The following apply if individual ("split") conf files are written, which in
turn only happens if you used repo names instead of group names on the `repo`
lines:

  * the compile (gitolite-admin push) is now slower, because it potentially
    has to write a few thousand small files instead of one large one.  Since
    the compile should be relatively infrequent compared to developer access,
    this is ok -- the main config file is parsed much faster now, so every hit
    to the server will benefit.

  * we can no longer distinguish 'repo not found on disk' from 'you dont have
    access'.  They both now look like 'you dont have access'.

<a name="_storing_usergroup_information_outside_gitolite_like_in_LDAP_"></a>

### storing usergroup information outside gitolite (like in LDAP)

[Please NOTE: this is all about *user* groups, not *repo* groups]

[WARNING: the earlier method of doing this has been discontinued; please see
the commit message for details]

Gitolite now allows usergroup information to be stored outside its own config
file.  We'll see "why" first, then the "how".

<a name="_why"></a>

#### why

Large sites often have LDAP servers that already contain user and group
information, including group membership details.  Such sites may prefer that
gitolite just pick up that info instead of having to redundantly put it in
gitolite's config file.

Consider this example config for one repo:

    repo foo
        RW+ =   @lead_devs
        RW  =   @devs
        R   =   @interns

Normally, you would also need to specify:

    @lead_devs  =   dilbert alice
    @devs       =   wally
    @interns    =   ashok

However, if the corporate LDAP server already tags these people correctly, and
if there is some way of getting that information out **at run time**, that
would be cool.

<a name="_how"></a>

#### how

All you need is a script that, given a username, queries your LDAP or similar
server, and returns a space-separated list of all the groups she is a member
of.  If an invalid user name is sent in, or the user is valid but is not part
of any groups, it should print nothing.

This script will probably be specific to your site.  [**Help wanted**: I don't
know LDAP, so if someone wants to contribute some sample code I'd be happy to
put it in contrib/, with credit of course!]

Then set the `$GL_GET_MEMBERSHIPS_PGM` variable in the rc file to the full
path to this program, set `$GL_BIG_CONFIG` to 1, and that will be that.

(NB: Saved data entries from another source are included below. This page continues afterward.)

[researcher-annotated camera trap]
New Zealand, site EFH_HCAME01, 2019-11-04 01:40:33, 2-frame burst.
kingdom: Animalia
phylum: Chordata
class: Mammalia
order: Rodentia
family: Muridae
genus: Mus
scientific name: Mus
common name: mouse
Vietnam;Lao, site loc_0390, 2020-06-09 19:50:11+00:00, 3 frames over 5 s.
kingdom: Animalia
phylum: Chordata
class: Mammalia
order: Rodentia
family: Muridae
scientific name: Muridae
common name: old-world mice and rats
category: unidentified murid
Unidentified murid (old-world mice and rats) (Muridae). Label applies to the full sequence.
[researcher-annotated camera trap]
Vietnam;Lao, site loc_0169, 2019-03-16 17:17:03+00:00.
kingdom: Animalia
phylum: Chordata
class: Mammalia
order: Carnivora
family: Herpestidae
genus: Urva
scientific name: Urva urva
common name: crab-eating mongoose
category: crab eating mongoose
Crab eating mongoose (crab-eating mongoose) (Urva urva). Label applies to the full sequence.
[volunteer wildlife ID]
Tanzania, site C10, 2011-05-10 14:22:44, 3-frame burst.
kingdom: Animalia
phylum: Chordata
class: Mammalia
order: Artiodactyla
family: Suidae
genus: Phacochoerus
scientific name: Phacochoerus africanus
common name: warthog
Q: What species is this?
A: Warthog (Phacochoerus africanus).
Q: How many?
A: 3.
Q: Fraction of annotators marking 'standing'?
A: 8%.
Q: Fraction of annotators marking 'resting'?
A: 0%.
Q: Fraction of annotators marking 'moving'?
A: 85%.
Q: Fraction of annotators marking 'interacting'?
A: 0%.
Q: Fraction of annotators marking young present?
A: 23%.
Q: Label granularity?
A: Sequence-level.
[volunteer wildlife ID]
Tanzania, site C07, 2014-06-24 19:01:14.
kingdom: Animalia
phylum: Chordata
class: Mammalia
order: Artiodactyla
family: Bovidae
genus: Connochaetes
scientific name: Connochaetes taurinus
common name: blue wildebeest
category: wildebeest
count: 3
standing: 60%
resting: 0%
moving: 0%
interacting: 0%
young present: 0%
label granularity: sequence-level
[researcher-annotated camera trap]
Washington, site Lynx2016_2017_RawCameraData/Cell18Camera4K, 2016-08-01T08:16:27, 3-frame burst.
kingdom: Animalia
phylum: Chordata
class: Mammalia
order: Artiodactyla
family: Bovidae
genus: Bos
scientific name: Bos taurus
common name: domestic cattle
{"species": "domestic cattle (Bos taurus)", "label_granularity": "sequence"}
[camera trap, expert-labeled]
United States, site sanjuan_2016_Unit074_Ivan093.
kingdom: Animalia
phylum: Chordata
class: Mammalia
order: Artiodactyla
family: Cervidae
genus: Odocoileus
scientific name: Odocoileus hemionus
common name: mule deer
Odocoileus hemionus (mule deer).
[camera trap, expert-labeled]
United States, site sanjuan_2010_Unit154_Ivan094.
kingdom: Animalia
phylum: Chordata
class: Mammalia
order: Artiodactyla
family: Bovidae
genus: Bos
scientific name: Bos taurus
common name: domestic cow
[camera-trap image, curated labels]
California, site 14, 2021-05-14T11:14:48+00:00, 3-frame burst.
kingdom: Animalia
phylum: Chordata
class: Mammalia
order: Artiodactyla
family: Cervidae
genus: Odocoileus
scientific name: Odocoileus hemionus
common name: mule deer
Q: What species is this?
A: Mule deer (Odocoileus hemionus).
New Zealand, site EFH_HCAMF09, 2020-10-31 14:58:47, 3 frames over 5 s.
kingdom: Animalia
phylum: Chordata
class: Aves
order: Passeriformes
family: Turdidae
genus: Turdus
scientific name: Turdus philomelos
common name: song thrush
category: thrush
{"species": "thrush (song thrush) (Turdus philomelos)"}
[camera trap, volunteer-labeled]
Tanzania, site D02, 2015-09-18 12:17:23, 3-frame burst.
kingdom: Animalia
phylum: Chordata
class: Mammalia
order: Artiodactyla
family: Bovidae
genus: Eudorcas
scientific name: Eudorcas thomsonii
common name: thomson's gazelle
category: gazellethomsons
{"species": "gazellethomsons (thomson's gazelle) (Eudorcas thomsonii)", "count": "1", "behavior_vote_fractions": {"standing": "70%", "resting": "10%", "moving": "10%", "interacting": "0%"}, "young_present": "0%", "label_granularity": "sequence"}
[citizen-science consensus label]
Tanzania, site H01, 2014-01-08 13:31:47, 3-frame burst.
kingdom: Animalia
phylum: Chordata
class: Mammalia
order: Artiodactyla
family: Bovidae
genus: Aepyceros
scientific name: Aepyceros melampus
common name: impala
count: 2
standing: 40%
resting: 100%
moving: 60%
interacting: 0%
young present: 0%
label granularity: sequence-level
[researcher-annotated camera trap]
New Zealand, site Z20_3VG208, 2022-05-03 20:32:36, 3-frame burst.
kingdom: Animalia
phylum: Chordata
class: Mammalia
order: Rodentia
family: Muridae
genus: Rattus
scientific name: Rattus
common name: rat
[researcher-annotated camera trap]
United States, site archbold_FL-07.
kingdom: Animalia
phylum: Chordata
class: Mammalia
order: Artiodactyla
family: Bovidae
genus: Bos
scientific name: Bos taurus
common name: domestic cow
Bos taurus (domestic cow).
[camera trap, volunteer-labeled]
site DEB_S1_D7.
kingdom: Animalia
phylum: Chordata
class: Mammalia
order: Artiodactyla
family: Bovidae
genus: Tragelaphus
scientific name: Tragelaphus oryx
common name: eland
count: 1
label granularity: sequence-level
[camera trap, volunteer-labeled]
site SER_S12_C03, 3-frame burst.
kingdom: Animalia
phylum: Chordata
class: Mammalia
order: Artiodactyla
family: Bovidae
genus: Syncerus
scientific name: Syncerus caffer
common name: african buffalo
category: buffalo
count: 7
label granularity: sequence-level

[gwd]: http://github.com/sitaramc/gitolite/blob/pu/doc/3-faq-tips-etc.mkd#gwd

<a name="_implementation_notes"></a>

### implementation notes

To understand how big-config works (at least when you're using grouped repos),
we'll first look at how it works without this setting.  Think back to the
example at the top, and assume 'alice' is accessing the 'lynx' repo.  The
various rights are governed by the following hash elements:

    # for the first level checks
    $repos{'lynx'}{'R'}{'alice'} = 1
    $repos{'lynx'}{'W'}{'alice'} = 1

    # for the second level checks
    $repos{'lynx'}{'alice'}{'refs/heads/master'} = 'RW';
    $repos{'lynx'}{'alice'}{'refs/heads/next'} = 'RW+';

Those elements are explicitly specified in the compiled hash, as you can see
(you don't need to know perl too much to read a hash; just make some educated
guesses if needed!)

Now look at the compiled hash produced when `GL_BIG_CONFIG` is set.  In place
of both 'firefox' and 'lynx' you have '@wbr', and similarly '@devs' for both
'alice' and 'bob'.  In addition, there is a group hash at the bottom that
lists each group and its members.

When 'alice' tries to access the 'lynx' repo, gitolite collects all the group
names that these names belong to, so '@devs' is added to the list of 'user'
names that 'alice' inherits permissions from, and '@wbr' is added to the list
of 'repo' names that 'lynx' inherits from.  This means that the final access
inherits all permissions pertaining to the following combinations:

    alice, lynx
    alice, @wbr
    @devs, lynx
    @devs, @wbr

(Actually there are 3 more... try and guess what they may be!)

Anyway, all ACL rules for these combinations are clubbed together to make the
composite set of rules that 'alice' accessing 'lynx' is subject to.